Everything that you can use today to distinguish one human being from another - insofar as it is natural in its characteristics and insofar as it is something that we use to define people - was present in Shinar; it was present in the building of the tower. And the tower itself was such an offense to God that He struck - not the tower - but the people; He struck them at the point of their pride and at the point of their pride was that “they could do it together”. And so God touched them and He made them unable to communicate with one another, and when He made them unable to communicate with one another they began – physically, geographically – to pull apart from one another. In order to move away from each other, you have to move away from each other, it's kind of one of those, what do you call that? There's a name for that.
It is what it is but it is a tautology of a sort that in order to do a thing, you have to do the thing. And so they began to not be together anymore and the only way to not be together is to spread out. Now God a long time ago had told them to, “Be fruitful and multiply and take care of the whole earth,” and they were all together, in one spot in Shinar. One people: tall and short, fat, thin, blonde and black headed, dark skinned, light skinned, red headed, blue eyed, grey eyed, green eyed, brown eyed – all together and in a sense, they didn't know the difference; they were a family, a single ethnos. But when God touched them at the point of communication they suddenly became suspicious of one another and the suspicions that they had that they directed at one another was such that, “You know what, we need to move apart a bit.” They didn't necessarily get together and talk about moving apart, they just moved. Sam mentioned yesterday the Pashtun; they are probably the dominant force both in Pakistan and in Afghanistan. And to the great extent that thing that's going on there with these political groups - Al-Qaida and Taliban – is that they exist among and under the protection of the Pashtun in one place, do you think they wouldn't be under the protection of the Pashtun in another place? We're trying to fight a war in one country that extends to a racial, ethnic phenomenon that crosses national boundaries. This is a hard kind of war to fight; this is a 'Babel'. Now I'm not against the war, that's not the point, the point is that man keeps trying to solve the problem of man, and we are the problem! You're not going to fix this sick thing by giving it an injection of its own serum, it won't work, it cannot work.

● Data lines
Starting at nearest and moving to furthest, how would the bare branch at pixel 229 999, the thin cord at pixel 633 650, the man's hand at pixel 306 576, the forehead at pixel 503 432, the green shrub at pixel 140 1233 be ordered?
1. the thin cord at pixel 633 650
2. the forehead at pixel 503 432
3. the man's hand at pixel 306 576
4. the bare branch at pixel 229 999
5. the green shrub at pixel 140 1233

--

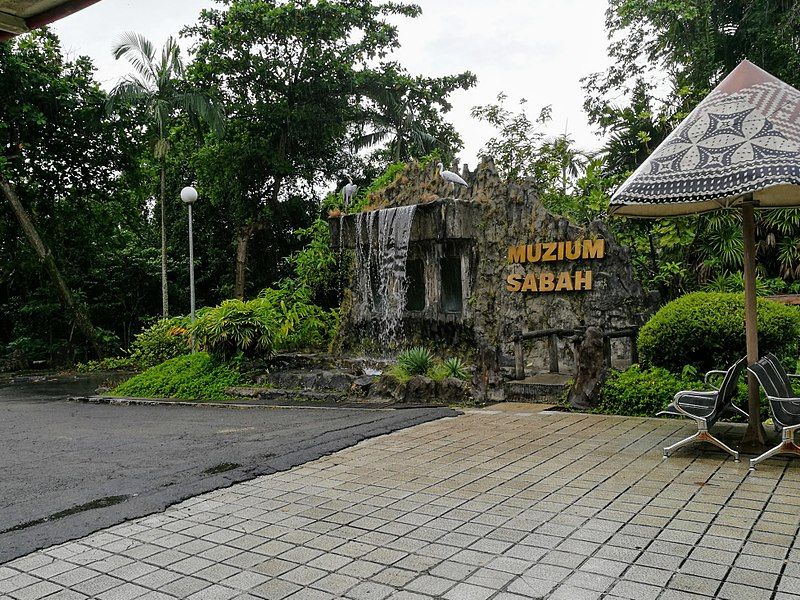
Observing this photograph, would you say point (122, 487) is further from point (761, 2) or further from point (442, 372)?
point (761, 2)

● Instructions to follow
Can you sum up the Babel passage above in two sentences?

● The result
At Shinar, one people with every natural human difference built the tower together, and God struck them at the point of their pride by making them unable to communicate, so they grew suspicious of one another and spread apart. The speaker calls the war against Al-Qaida and the Taliban, who live under Pashtun protection across national boundaries, a "Babel" and argues that man keeps trying to solve the problem of man when man himself is the problem.